The impact of ischemia/reperfusion injury on liver allografts from deceased after cardiac death versus deceased after brain death donors
Xu J., Sayed BA., Casas-Ferreira AM., Srinivasan P., Heaton N., Rela M., Ma Y., Fuggle S., Legido-Quigley C., Jassem W.
© 2016 Xu et al. This is an open access article distributed under the terms of the Creative Commons Attribution License, which permits unrestricted use, distribution, and reproduction in any medium, provided the original author and source are credited. Background and aims: The shortage of organs for transplantation has led to increased use of organs procured from donors after cardiac death (DCD). The effects of cardiac death on the liver remain poorly understood, however. Using livers obtained from DCD versus donors after brain death (DBD), we aimed to understand how ischemia/reperfusion (I/R) injury alters expression of pro-inflammatory markers ceramides and influences graft leukocyte infiltration. Methods: Hepatocyte inflammation, as assessed by ceramide expression, was evaluated in DCD (n = 13) and DBD (n = 10) livers. Allograft expression of inflammatory and cell death markers, and allograft leukocyte infiltration were evaluated from a contemporaneous independent cohort of DCD (n = 22) and DBD (n = 13) livers.
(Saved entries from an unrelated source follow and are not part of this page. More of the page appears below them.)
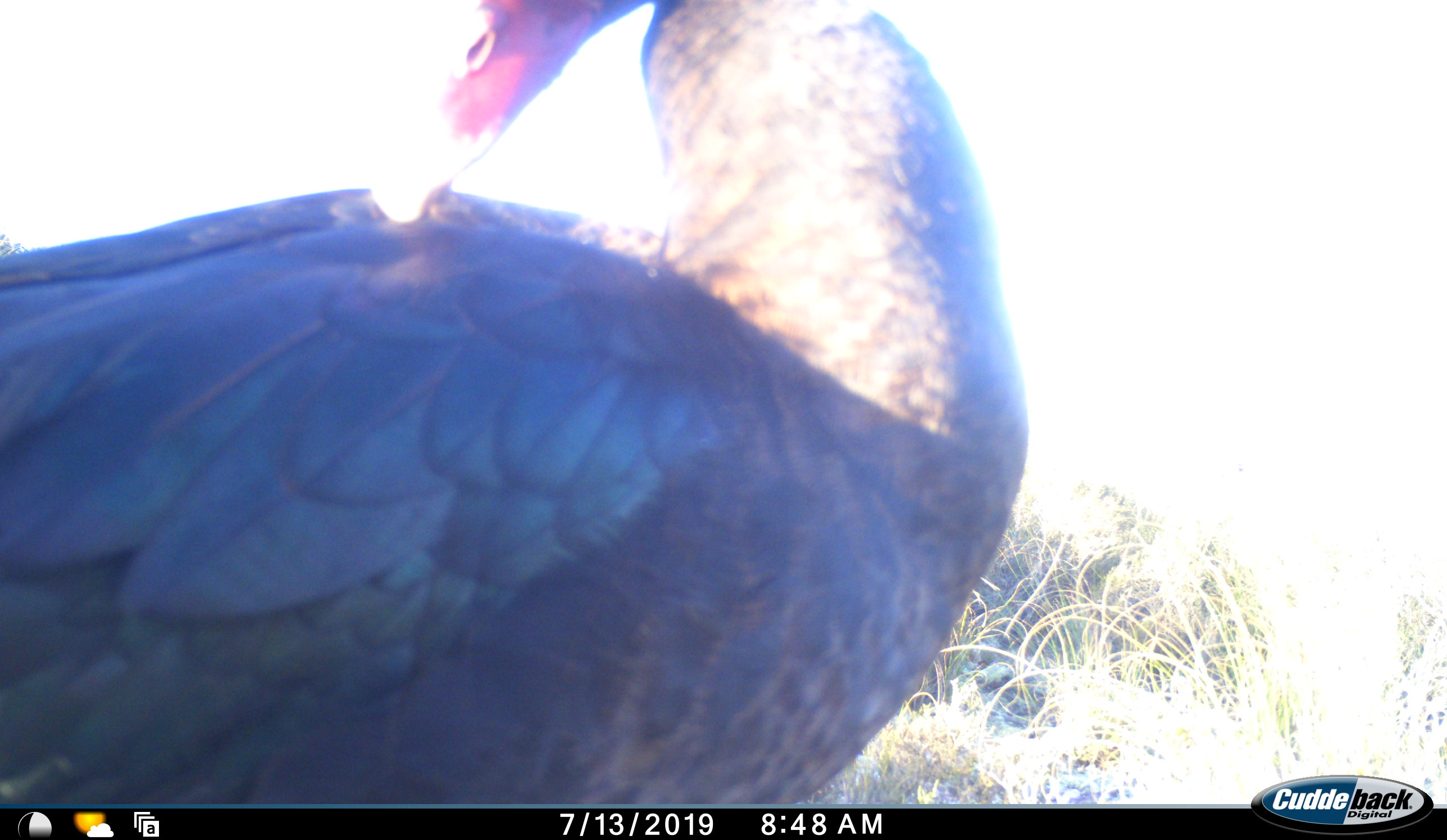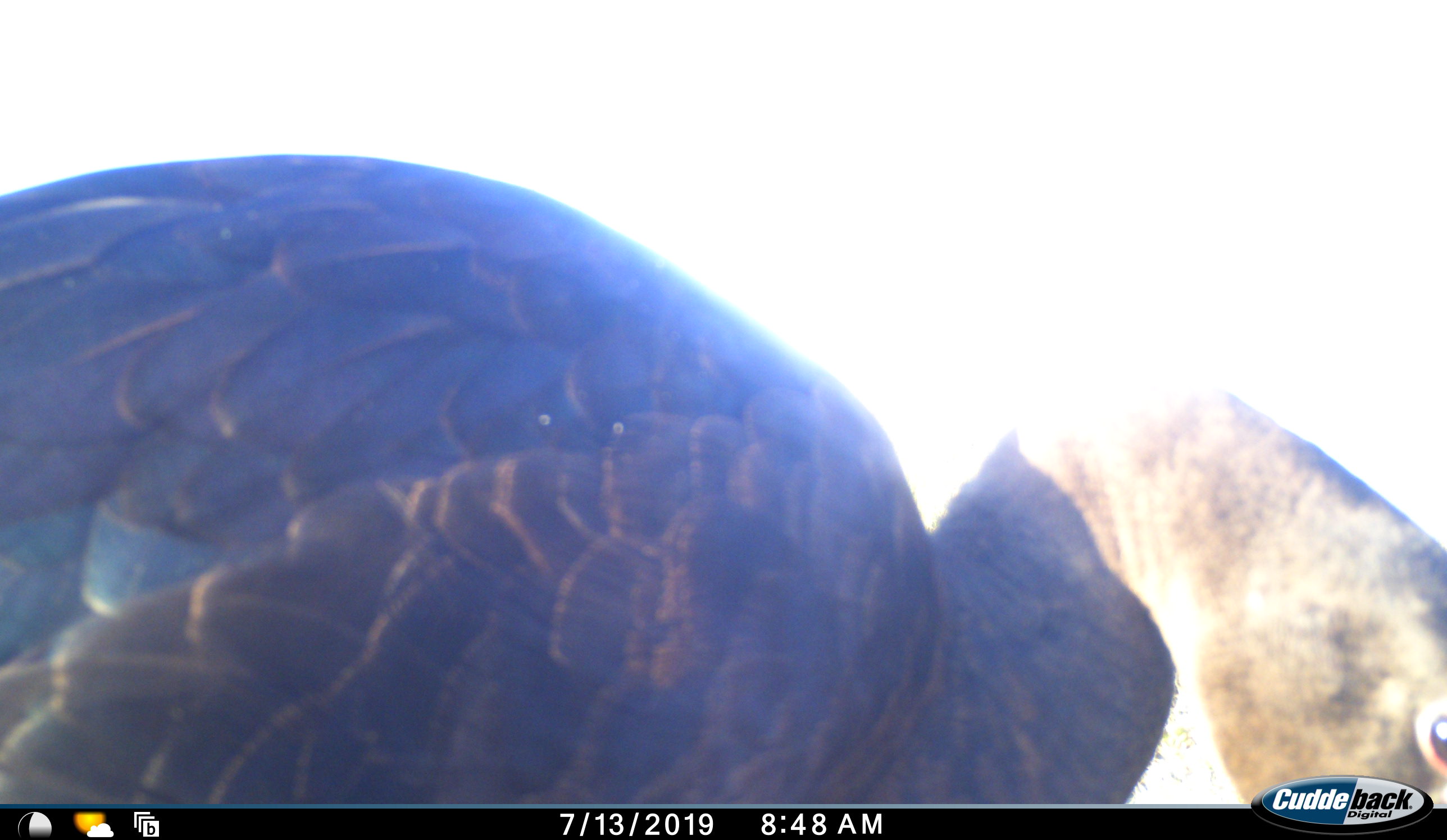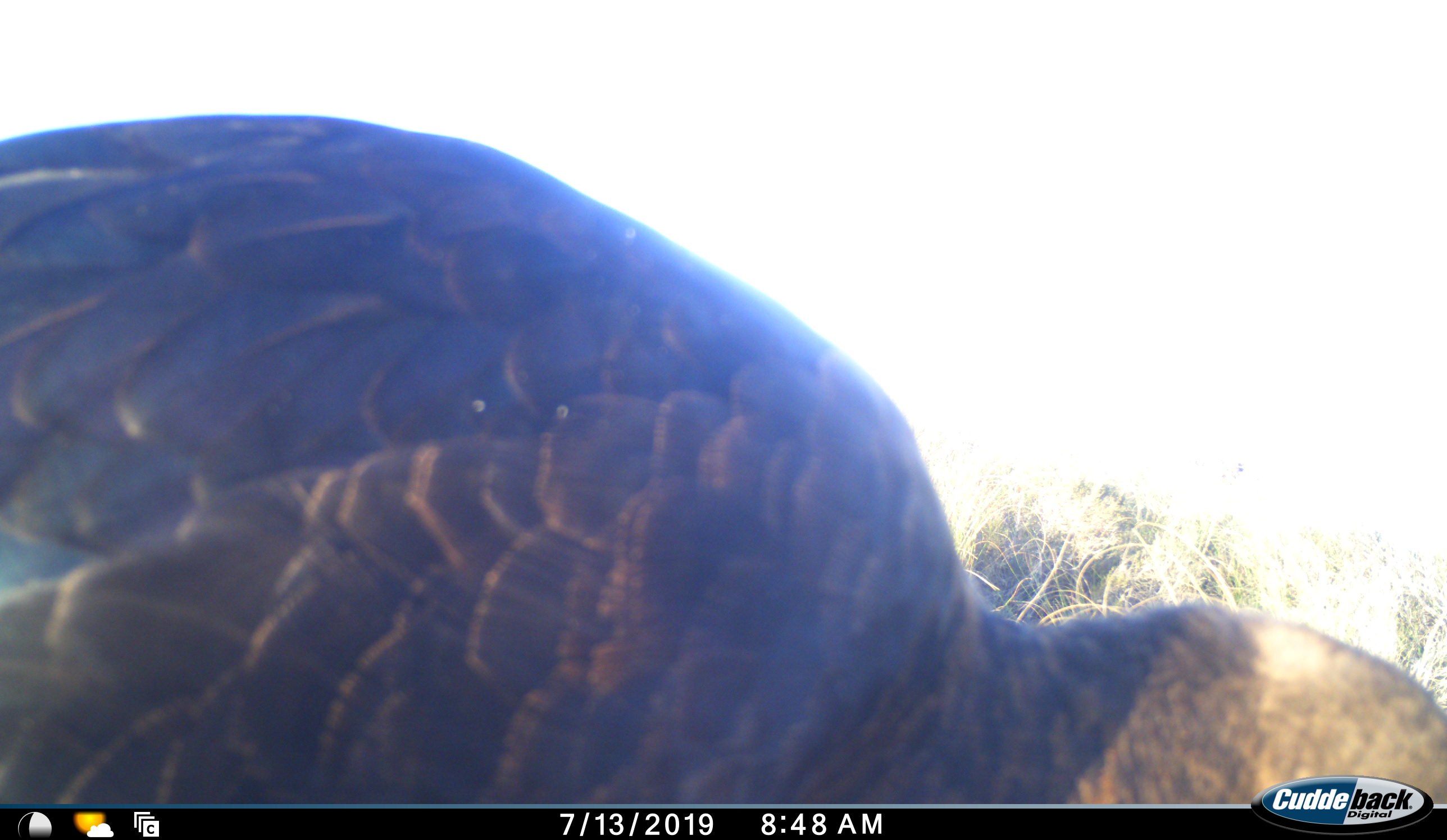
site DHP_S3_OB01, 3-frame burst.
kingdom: Animalia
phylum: Chordata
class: Aves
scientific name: Aves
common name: bird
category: birdother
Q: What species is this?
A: Birdother (bird) (Aves).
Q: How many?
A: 1.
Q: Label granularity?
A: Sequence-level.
Results: When examining the differences between transplant stages in each group, C18, C20, C24 ceramides showed significant difference in DBD (p<0.05) and C22 ceramide (p<0.05) were more pronounced for DCD. C18 ceramide is correlated to bilirubin, INR, and creatinine after transplant in DCD. Prior to transplantation, DCD livers have reduced leukocyte infiltration compared to DBD allografts. Following reperfusion, the neutrophil infiltration and platelet deposition was less prevalent in DCD grafts while cell death and recipients levels of serum aspartate aminotransferase (AST) of DCD allografts had significantly increased. Conclusion: These data suggest that I/R injury generate necrosis in the absence of a strong inflammatory response in DCD livers with an appreciable effect on early graft function. The long-term consequences of increased inflammation in DBD and increased cell death in DCD allografts are unknown and warrant further investigation.